Comparison of Risks According to First or Second Dose
A comparison of risks over equal time periods of 21 days after the first and second doses according to age and sex is provided in Table 3. Cases were clustered during the first few days after the second dose of vaccine, according to visual inspection of the data (Figure 1B and 1D). The overall risk difference between the first and second doses was 1.76 per 100,000 persons (95% confidence interval [CI], 1.33 to 2.19); the overall risk difference was 3.19 (95% CI, 2.37 to 4.02) among male recipients and 0.39 (95% CI, 0.10 to 0.68) among female recipients. The highest difference was observed among male recipients between the ages of 16 and 19 years: 13.73 per 100,000 persons (95% CI, 8.11 to 19.46); in this age group, the percent attributable risk to the second dose was 91%. The difference in the risk among female recipients between the first and second doses in the same age group was 1.00 per 100,000 persons (95% CI, −0.63 to 2.72). Repeating these analyses with a shorter follow-up of 7 days owing to the presence of a cluster that was noted after the second vaccine dose disclosed similar differences in male recipients between the ages of 16 and 19 years (risk difference, 13.62 per 100,000 persons; 95% CI, 8.31 to 19.03). These findings pointed to the first week after the second vaccine dose as the main risk window.

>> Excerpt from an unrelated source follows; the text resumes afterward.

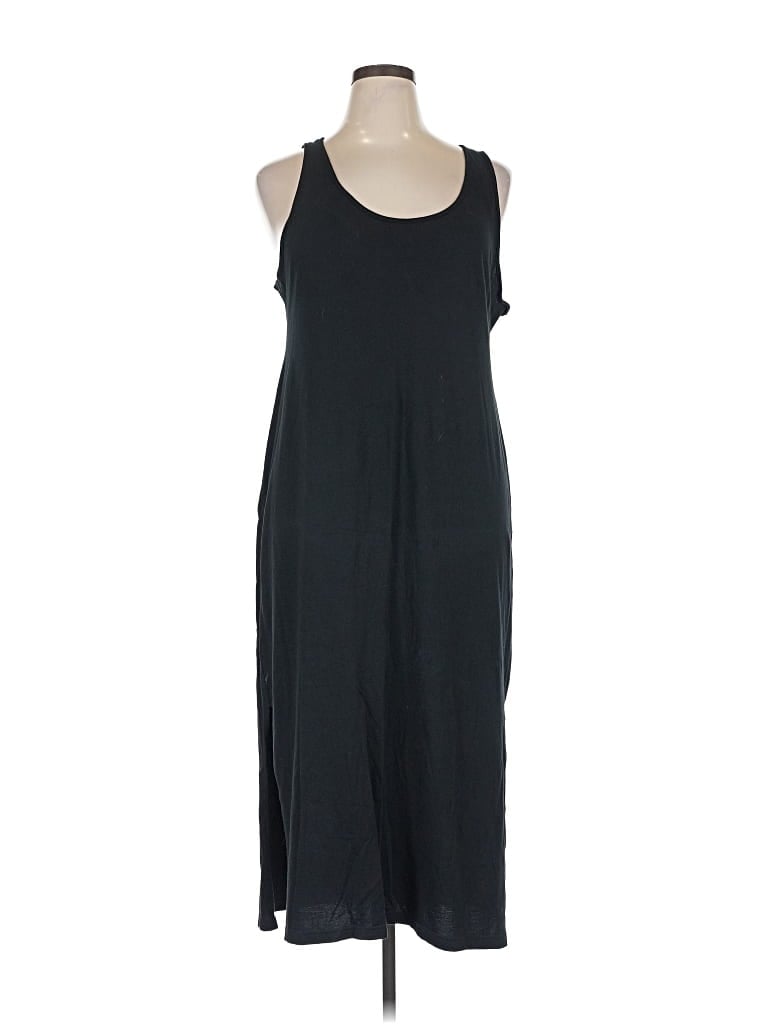 Pre-owned J.crew Factory Store Casual Dress In Black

Observed versus Expected Incidence
Table 4 shows the standardized incidence ratios for myocarditis according to vaccine dose, age group, and sex, as projected from the incidence during the prepandemic period from 2017 through 2019. Myocarditis after the second dose of vaccine had a standardized incidence ratio of 5.34 (95% CI, 4.48 to 6.40), which was driven mostly by the diagnosis of myocarditis in younger male recipients. Among boys and men, the standardized incidence ratio was 13.60 (95% CI, 9.30 to 19.20) for those 16 to 19 years of age, 8.53 (95% CI, 5.57 to 12.50) for those 20 to 24 years, 6.96 (95% CI, 4.25 to 10.75) for those 25 to 29 years, and 2.90 (95% CI, 1.98 to 4.09) for those 30 years of age or older. These substantially increased findings were not observed after the first dose. A sensitivity analysis showed that for male recipients between the ages of 16 and 24 years who had received a second vaccine dose, the observed standardized incidence ratios would have required overreporting of myocarditis by a factor of 4 to 5 on the assumption that the true incidence would not have differed from the expected incidence (Table S4).

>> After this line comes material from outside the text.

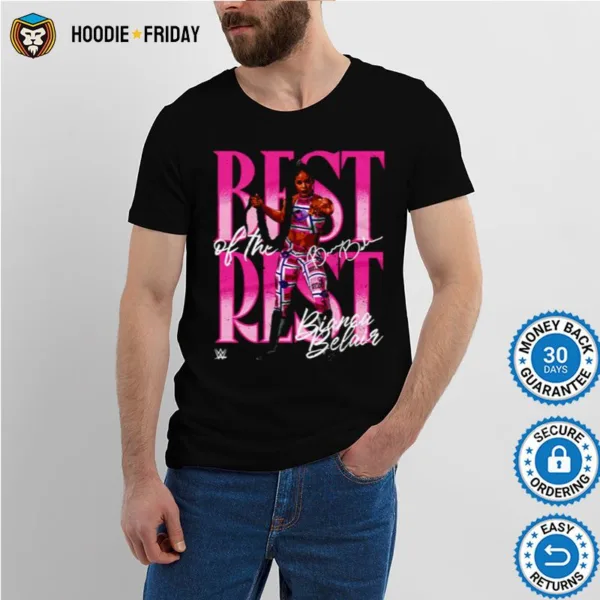 Bianca Belair Best Of The Res Shirts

Rate Ratio between Vaccinated and Unvaccinated Persons
Within 30 days after receipt of the second vaccine dose in the general population, the rate ratio for the comparison of the incidence of myocarditis between vaccinated and unvaccinated persons was 2.35 (95% CI, 1.10 to 5.02) according to the Brighton Collaboration classification of definite and probable cases and after adjustment for age and sex. This result was driven mainly by the findings for males in younger age groups, with a rate ratio of 8.96 (95% CI, 4.50 to 17.83) for those between the ages of 16 and 19 years, 6.13 (95% CI, 3.16 to 11.88) for those 20 to 24 years, and 3.58 (95% CI, 1.82 to 7.01) for those 25 to 29 years (Table 5). When follow-up was restricted to 7 days after the second vaccine dose, the analysis results for male recipients between the ages of 16 and 19 years were even stronger than the findings within 30 days (rate ratio, 31.90; 95% CI, 15.88 to 64.08). Concordance of our findings with the Bradford Hill causality criteria is shown in Table S5.